CAR-T Needs A Target, Most Blood Cancers Still Do Not Have One
CAR-T cell therapy has emerged in recent years as a newer option that can be considered for selected patients, particularly those whose cancers do not respond to standard treatments or return after earlier therapy.
CAR-T is a form of immunotherapy that uses a patient’s own immune cells to fight cancer, but Dr Chang said it comes with a key limitation that many people may not realise.
“CAR-T requires a target. And not many cancers have a specific target or an effective target,” Dr Chang said.
CAR-T works by collecting a patient’s or donor’s T-cells, genetically modifying them in a lab so they can better recognise cancer cells, and returning them to the body to fight the disease. The treatment depends on identifying a specific marker on the cancer cell that the engineered immune cells can lock onto.
In some blood cancers, doctors have found targets that CAR-T can attack effectively, making it an option for certain lymphomas and myeloma. “Currently only the B cell lymphomas, the multiple myelomas have specific targets,” Dr Chang said.
“In cancers you can identify a particular protein, especially in our acute lymphoblastic lymphoma or B cell lymphoma, where we can safely target a protein called CD19, it makes CAR-T cell therapy very effective,” he said.
“And then in another condition, in multiple myeloma, whereby we are able to identify a specific target, like BCMA for instance, we can use it.”
But outside those conditions, CAR-T is still not widely applicable.
“The other conditions like acute myeloid leukemia (AML), T-cell acute lymphoblastic leukaemia (T-ALL), Hodgkin’s lymphoma and so forth, whereby an appropriate target has not been identified yet. These are still in clinical research,” Dr Chang said.
“So CAR-T at the moment is only applicable to a B cell lymphoma and a multiple myeloma. Transplantation is an option for most other malignant haematology conditions.”
Dr Chang said CAR-T is typically suggested after standard approaches such as chemotherapy have not worked as expected.
“At the moment, it is an option for those patients who don’t respond to chemotherapy,” he said. “If they have failed at least two cycles or two regimens and they are either relapsing or refractory, then they will be offered CAR-T.”
The outcome of CAR-T, however, depends on the disease. “For CAR-T therapy, depending on the type of diseases that they have, 60 to 70 per cent of patients will also be successfully treated,” Dr Chang said.

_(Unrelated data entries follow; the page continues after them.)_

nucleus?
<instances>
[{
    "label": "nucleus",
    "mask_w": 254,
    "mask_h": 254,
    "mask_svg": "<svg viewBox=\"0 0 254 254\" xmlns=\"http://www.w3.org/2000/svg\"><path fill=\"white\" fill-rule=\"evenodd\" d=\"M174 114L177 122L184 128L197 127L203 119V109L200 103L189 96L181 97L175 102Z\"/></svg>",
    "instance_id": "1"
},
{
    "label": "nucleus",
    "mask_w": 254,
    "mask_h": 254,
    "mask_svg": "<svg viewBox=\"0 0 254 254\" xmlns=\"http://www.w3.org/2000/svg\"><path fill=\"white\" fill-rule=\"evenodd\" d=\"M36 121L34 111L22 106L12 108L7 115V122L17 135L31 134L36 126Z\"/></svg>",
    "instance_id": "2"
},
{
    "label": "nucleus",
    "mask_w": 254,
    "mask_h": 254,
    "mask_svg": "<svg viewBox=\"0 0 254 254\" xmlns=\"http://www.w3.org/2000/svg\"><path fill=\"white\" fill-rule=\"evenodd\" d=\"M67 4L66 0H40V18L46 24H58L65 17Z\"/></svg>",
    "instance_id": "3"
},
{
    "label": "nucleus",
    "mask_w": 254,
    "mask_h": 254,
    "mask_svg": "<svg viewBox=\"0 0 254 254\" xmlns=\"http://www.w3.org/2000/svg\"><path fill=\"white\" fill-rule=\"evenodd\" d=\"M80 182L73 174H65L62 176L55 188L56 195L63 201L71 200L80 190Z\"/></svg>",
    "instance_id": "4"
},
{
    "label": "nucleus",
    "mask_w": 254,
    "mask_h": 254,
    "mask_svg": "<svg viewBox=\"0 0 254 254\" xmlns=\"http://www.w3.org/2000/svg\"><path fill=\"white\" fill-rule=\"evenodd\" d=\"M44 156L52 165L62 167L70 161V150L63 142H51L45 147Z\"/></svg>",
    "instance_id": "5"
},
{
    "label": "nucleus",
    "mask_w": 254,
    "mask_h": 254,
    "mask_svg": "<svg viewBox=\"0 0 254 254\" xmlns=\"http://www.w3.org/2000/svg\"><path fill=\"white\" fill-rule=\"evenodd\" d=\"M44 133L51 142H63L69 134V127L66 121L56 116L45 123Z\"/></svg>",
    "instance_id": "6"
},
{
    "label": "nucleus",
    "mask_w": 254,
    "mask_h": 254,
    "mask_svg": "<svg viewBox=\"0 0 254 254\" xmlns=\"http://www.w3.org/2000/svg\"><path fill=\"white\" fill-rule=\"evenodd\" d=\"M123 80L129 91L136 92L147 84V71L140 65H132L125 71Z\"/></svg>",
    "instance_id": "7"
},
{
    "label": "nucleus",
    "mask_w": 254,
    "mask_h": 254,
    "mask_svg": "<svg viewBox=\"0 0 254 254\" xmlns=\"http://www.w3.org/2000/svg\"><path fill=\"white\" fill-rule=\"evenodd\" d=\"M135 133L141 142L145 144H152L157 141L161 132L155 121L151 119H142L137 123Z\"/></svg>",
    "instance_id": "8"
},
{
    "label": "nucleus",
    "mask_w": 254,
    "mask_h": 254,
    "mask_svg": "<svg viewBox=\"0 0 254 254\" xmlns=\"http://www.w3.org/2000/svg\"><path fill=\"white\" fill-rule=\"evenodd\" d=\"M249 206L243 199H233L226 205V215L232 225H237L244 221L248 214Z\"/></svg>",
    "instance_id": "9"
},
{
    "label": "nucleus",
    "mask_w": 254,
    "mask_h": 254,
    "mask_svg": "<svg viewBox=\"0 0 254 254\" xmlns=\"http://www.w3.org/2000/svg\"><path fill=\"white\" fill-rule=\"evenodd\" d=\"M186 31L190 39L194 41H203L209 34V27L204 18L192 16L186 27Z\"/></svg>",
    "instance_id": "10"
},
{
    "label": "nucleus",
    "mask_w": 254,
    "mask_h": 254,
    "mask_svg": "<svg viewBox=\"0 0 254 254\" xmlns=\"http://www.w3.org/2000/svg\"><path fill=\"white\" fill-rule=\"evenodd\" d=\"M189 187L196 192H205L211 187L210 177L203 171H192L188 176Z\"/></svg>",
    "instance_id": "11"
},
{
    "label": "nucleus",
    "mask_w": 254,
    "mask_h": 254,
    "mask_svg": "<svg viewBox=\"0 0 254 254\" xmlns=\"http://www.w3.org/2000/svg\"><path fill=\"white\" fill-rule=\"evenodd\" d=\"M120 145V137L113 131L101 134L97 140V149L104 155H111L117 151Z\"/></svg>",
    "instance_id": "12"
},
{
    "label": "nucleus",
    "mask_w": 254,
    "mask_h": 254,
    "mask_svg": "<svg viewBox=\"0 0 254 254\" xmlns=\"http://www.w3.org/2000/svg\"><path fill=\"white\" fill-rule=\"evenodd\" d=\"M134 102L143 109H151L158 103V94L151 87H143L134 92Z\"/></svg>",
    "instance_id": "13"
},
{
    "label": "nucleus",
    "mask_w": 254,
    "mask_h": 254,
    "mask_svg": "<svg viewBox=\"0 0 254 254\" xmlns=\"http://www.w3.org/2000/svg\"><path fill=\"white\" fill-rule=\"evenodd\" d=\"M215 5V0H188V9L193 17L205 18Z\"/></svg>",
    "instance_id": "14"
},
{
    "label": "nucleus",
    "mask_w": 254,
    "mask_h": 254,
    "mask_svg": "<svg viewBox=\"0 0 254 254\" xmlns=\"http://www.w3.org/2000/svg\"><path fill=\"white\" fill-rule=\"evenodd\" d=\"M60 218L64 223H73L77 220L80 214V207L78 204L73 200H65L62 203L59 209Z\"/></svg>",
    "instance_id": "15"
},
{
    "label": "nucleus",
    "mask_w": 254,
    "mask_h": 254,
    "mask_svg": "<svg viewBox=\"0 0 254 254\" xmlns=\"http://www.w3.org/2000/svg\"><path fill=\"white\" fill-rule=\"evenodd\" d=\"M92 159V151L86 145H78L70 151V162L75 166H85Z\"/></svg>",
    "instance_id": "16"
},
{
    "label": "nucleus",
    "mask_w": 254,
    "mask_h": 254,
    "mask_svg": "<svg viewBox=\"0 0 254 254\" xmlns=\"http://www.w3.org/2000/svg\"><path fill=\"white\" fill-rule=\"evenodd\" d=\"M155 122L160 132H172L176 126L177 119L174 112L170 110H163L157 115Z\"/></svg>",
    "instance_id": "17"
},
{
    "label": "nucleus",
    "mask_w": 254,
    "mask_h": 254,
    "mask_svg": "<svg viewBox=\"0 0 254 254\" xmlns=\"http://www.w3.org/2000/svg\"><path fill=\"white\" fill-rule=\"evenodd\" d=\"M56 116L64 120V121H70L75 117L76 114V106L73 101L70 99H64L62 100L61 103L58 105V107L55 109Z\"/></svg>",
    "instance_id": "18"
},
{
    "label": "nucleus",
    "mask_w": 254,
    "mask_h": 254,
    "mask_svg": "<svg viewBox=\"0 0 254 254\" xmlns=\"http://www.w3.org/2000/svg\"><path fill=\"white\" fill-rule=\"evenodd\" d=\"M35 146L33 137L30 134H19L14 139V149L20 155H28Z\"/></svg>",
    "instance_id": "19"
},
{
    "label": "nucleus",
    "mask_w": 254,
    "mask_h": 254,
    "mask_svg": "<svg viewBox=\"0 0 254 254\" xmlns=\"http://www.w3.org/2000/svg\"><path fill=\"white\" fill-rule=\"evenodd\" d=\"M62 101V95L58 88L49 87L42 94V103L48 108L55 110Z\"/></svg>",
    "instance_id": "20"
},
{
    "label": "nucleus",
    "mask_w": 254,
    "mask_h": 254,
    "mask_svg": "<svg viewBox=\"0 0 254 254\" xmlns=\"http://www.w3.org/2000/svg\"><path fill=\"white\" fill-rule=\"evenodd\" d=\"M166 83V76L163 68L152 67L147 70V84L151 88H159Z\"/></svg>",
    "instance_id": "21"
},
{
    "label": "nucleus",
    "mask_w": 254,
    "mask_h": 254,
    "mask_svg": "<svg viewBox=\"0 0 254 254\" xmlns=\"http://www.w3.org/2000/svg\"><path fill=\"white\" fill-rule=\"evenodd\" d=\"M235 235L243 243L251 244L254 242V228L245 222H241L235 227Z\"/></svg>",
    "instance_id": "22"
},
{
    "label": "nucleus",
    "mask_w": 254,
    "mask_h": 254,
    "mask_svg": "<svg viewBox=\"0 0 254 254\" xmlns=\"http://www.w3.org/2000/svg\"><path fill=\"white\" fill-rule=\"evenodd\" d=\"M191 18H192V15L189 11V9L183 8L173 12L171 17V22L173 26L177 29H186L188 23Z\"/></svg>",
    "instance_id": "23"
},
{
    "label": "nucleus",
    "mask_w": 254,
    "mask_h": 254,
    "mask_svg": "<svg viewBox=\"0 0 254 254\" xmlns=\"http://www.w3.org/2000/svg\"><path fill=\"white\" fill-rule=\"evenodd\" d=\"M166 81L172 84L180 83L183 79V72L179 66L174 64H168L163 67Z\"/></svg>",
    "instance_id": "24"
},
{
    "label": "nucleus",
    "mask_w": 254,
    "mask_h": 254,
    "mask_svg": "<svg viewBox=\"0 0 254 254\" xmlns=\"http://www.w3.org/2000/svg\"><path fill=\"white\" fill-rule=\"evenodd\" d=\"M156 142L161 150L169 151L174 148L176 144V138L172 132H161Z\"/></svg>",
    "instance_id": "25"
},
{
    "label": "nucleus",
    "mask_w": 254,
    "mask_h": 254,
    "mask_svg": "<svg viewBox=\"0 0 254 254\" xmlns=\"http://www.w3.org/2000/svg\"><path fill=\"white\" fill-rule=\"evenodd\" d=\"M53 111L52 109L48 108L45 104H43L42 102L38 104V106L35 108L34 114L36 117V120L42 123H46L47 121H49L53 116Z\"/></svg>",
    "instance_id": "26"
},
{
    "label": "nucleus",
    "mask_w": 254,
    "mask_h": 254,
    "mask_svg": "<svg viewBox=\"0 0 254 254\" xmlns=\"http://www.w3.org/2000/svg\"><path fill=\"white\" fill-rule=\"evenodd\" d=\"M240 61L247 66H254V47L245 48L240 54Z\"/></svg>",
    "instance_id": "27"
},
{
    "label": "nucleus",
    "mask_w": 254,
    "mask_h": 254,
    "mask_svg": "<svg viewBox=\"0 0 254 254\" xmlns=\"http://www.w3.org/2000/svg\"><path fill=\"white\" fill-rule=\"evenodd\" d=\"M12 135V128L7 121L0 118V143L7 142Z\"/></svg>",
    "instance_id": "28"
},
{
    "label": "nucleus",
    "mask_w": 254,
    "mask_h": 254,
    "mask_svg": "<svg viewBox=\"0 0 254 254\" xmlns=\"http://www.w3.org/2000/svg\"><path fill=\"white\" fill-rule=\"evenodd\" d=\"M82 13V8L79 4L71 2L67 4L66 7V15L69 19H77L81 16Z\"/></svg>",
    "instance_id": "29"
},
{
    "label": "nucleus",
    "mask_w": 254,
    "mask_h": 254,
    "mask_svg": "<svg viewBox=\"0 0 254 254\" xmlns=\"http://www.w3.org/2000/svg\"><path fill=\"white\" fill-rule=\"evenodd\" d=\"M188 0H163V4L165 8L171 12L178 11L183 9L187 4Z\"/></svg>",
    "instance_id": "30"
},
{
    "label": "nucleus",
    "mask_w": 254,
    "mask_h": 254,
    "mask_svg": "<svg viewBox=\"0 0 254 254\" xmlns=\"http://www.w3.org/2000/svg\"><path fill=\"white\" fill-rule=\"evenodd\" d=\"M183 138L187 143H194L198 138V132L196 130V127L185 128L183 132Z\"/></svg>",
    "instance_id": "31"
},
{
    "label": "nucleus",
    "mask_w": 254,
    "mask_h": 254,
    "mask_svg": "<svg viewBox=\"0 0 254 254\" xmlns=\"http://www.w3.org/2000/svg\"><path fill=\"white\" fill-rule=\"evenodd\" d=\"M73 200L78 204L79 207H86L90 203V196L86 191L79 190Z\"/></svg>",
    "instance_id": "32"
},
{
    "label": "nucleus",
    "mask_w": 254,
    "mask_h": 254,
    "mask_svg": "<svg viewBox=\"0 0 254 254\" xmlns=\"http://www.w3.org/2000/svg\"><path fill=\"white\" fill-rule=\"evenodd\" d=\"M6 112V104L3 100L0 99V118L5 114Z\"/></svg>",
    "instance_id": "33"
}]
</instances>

“But generally, about 30 to 40 per cent of patients will remain in long term disease remission. Because CAR-T is a relatively new procedure, it is unclear at this moment whether they are longstanding survivors, meaning cure rates. But at least 30 to 40 per cent of patients with lymphomas are in remission for four to five years.”
As newer therapies develop, Dr Chang said the priority for patients remains the same. Getting diagnosed early, receiving accurate testing, and starting the right treatment quickly can shape outcomes, regardless of which advanced therapy comes later.
“The first treatment should be the best treatment. If they can attain a good remission from the first treatment, then more patients get cured,” he said.